• Tidak ada hasil yang ditemukan

IV. HASIL DAN PEMBAHASAN

4.2 Pembahasan

Nilai gonado somatik indeks (GSI) didapat dari perbandingan bobot gonad dengan bobot tubuh ikan zebra (Brachydanio rerio). Nilai gonado somatik indeks prasalin untuk masing-masing perlakuan mengalami kenaikan seiring bertambahnya kadar vitamin E yang diberikan (Tabel 4 dan Gambar 2).

Berdasarkan hasil uji lanjut (P<0,05), nilai GSI menunjukkan perbedaan yang nyata antar perlakuan. Nilai GSI tertinggi sebesar 16,96 % terdapat pada perlakuan pemberian kadar vitamin E 475 mg/kg pakan.
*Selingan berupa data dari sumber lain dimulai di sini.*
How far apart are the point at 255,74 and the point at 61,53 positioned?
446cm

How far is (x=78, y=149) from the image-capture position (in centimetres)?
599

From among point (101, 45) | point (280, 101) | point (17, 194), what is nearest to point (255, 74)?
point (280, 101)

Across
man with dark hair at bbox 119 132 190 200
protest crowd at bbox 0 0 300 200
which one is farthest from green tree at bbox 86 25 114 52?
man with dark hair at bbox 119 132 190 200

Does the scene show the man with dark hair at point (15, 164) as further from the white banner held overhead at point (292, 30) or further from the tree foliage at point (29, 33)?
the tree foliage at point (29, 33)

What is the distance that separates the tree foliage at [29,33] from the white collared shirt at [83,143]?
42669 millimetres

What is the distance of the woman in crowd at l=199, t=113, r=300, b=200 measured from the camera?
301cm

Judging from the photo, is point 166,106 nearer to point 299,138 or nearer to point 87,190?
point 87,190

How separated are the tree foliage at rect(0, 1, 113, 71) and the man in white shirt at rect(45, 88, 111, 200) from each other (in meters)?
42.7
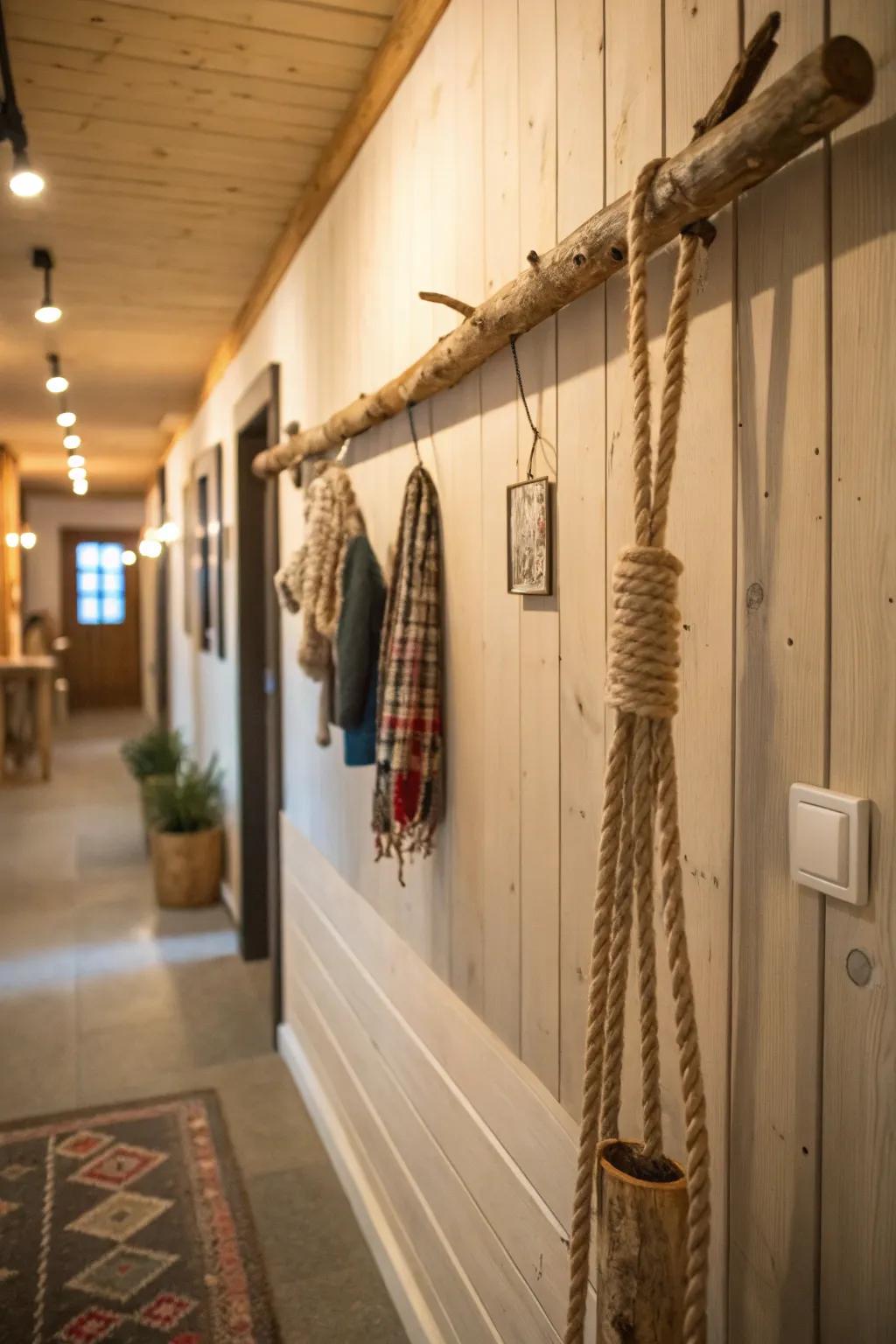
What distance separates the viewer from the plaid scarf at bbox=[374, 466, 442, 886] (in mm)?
1729

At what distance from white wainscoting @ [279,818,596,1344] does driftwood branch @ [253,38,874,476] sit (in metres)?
1.03

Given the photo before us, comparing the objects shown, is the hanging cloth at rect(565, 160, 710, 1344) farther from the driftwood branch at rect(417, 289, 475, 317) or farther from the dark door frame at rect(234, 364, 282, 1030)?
the dark door frame at rect(234, 364, 282, 1030)

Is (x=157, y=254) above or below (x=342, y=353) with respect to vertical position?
above

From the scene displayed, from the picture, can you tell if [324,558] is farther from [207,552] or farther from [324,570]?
[207,552]

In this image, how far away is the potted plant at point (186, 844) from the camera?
4578mm

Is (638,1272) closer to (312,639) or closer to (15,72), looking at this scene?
(312,639)

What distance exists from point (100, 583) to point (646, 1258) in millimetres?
13175

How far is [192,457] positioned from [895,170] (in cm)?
546

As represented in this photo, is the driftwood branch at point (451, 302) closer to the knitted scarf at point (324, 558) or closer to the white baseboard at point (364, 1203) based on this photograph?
the knitted scarf at point (324, 558)

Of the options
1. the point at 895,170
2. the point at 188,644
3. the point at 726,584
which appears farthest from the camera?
the point at 188,644

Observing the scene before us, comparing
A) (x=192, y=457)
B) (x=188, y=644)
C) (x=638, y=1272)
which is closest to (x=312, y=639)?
(x=638, y=1272)

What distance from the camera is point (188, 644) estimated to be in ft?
21.5

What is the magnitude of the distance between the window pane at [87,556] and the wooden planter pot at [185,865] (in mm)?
9104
Vitamin E berperan penting dalam proses perkembangan gonad karena vitamin ini mempercepat biosintesis vitelogenin di hati. Vitelogenin itu sendiri berupa glycoposphoprotein yang mengandung kira-kira 20 % lemak, terutama phospholopid, triglyserida dan kolesterol (Tang dan Affandi, 2000). Berbeda dengan kandungan fosfat dalam vitelogenin ikan yang lebih rendah dibandingkan pada vertebrata ovipar lainnya, jumlah material lipida pada molekul vitelogenin biasanya sekitar dua kali lebih banyak dibandingkan pada kelompok vertebrata lain. Material lipida yang kemudian membentuk lipovitelin kuning telur ini dapat digolongkan sebagai polar lipid/lipida kutup (Hori et al., dalam Mommsem dan Walsh, 1988 dalam Tang dan Affandi, 2001). Kemudian disebutkan bahwa salah satu fungsi dari vitamin E yang paling nyata adalah untuk melindungi asam lemak tidak jenuh pada fosfolipid dalam membran sel. Pertambahan jumlah vitelogenin akan mengakibatkan bertambahnya nilai GSI karena bobot gonad dalam tubuh ikan akan semakin bertambah..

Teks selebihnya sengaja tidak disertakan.